-- EXERCISE DATA start --

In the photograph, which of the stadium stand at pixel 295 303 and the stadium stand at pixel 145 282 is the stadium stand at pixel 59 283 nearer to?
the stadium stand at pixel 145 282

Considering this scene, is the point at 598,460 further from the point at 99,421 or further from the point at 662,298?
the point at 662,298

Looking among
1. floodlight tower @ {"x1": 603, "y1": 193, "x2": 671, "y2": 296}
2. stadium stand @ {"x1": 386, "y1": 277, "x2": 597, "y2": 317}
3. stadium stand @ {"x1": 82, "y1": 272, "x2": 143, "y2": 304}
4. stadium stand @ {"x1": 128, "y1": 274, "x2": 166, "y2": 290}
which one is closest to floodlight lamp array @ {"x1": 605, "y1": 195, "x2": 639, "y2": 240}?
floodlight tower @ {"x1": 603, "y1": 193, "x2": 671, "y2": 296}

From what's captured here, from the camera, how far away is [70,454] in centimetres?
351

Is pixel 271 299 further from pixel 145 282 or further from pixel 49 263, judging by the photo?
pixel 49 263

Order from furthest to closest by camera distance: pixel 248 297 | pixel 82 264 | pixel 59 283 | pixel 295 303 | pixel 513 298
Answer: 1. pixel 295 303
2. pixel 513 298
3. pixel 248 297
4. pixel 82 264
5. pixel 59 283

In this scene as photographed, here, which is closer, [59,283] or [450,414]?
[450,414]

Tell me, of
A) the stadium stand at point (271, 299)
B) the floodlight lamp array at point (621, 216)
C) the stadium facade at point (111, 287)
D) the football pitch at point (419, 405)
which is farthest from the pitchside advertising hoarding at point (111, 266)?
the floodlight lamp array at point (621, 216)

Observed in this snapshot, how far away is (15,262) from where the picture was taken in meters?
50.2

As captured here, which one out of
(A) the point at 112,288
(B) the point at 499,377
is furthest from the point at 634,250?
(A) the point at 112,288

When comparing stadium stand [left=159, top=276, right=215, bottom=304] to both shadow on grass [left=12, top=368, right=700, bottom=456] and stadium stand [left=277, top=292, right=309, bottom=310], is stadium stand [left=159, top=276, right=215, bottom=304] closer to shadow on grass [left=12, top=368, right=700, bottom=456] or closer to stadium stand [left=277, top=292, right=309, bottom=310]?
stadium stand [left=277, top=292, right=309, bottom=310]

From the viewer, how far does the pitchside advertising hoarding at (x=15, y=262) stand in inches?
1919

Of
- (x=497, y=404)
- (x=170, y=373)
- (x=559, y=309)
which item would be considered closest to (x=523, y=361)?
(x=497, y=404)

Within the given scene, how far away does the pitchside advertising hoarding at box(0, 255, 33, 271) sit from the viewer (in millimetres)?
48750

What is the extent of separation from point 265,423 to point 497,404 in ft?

-- EXERCISE DATA end --

● EXERCISE
Could you copy out word for word the items from the line with "Within the given" through the last line of the items?

● WORKED SOLUTION
Within the given scene, how far away does the pitchside advertising hoarding at box(0, 255, 33, 271) sit from the viewer (in millimetres)?
48750

What is the extent of separation from point 265,423 to point 497,404 in ft?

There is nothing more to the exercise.